Mr. Bukele’s administration has also been accused of secretly negotiating with the gang MS-13. According to a federal U.S. indictment, the gang agreed to kill fewer people on the streets in exchange for various promises, including financial benefits and less restrictive prison conditions from his government. At least one witness, whose testimony could have implicated Mr. Bukele, was among those returned to El Salvador on a deportation flight.
Mr. Bukele has repeatedly denied these allegations, but in 2021 the U.S. Treasury Department imposed sanctions on two officials in his administration, including the director of prisons, for the roles they reportedly had in the negotiations. On Thursday, El Faro published an interview with a gang leader from Barrio 18, an MS-13 rival, about the negotiations that Mr. Bukele was accused of having with gangs. The gang leader said officials from Mr. Bukele’s administration asked for political support and took him inside a maximum-security prison to meet with jailed gang leaders.

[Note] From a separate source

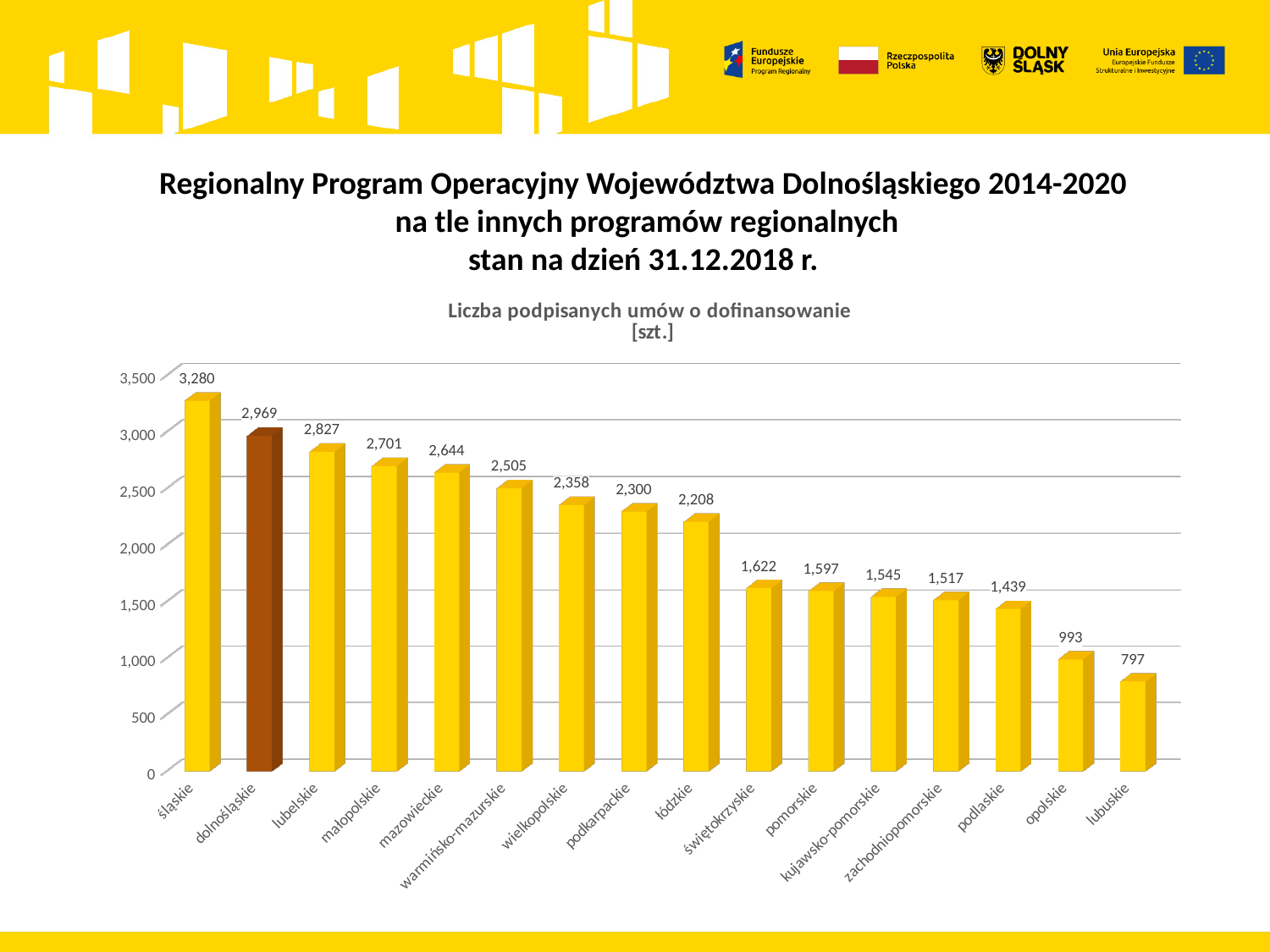
How many categories are shown on the x axis? 16 Is the value for podlaskie greater or less than 1,500? less What is the title of the chart? Liczba podpisanych umów o dofinansowanie [szt.] What is the value for pomorskie? 1,597 What is the difference between the values for opolskie and lubuskie? 196 Which category has the lowest value? lubuskie What is the difference between the values for śląskie and dolnośląskie? 311 What is the value for dolnośląskie? 2,969 Which is larger, the value for małopolskie or the value for mazowieckie? małopolskie Which category has the highest value? śląskie What is the value for lubuskie? 797 What kind of chart is shown on the slide? bar chart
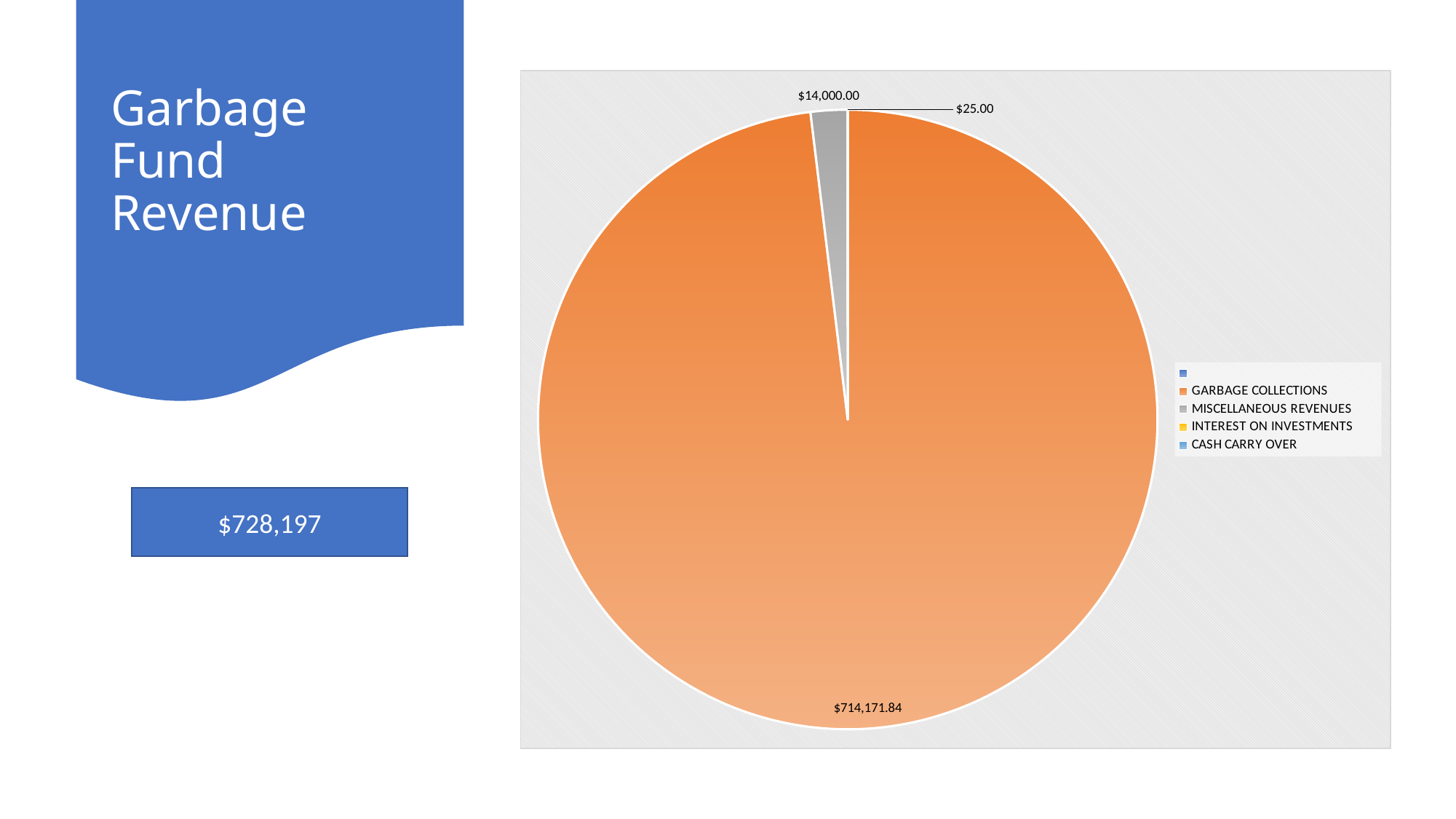
What is the difference between the GARBAGE COLLECTIONS value and the MISCELLANEOUS REVENUES value? $700,171.84 What kind of chart is shown on the slide? Pie chart Which labelled category has the smallest value in the pie chart? INTEREST ON INVESTMENTS Which category has the largest slice of the pie chart? GARBAGE COLLECTIONS How many named categories does the legend list? 4 What value is shown for INTEREST ON INVESTMENTS in the pie chart? $25.00 What value is shown for MISCELLANEOUS REVENUES in the pie chart? $14,000.00 How many data labels are printed on the pie chart? 3 What is the title of the slide containing the pie chart? Garbage Fund Revenue What colour is the GARBAGE COLLECTIONS slice? Orange What value is shown for GARBAGE COLLECTIONS in the pie chart? $714,171.84 Which is larger, MISCELLANEOUS REVENUES or INTEREST ON INVESTMENTS? MISCELLANEOUS REVENUES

Before Mr. Bukele’s party replaced El Salvador’s attorney general in 2021, members of his administration were under criminal investigation by the attorney general’s office in connection with allegations of pacts with the gangs and other cases of corruption. After Mr. Bukele’s administration shut down the investigation, a senior official who headed an anticorruption unit in the office went into self-imposed exile, as did other prosecutors who had been investigating government corruption.
Today there are no judicial orders, no legislative inquiries and no criminal investigations in El Salvador that pose a real threat to the president. He made sure of that, stacking the Supreme Court with judges who support him and interpret the Constitution according to his will.
Mr. Bukele remains a popular figure, but he has set everything in place for the moment that changes. It’s too late for Salvadorans to worry about checks and balances. But Americans still have time.
Nelson Rauda Zablah is the digital content editor for the investigative site El Faro. He has covered politics in El Salvador since 2013.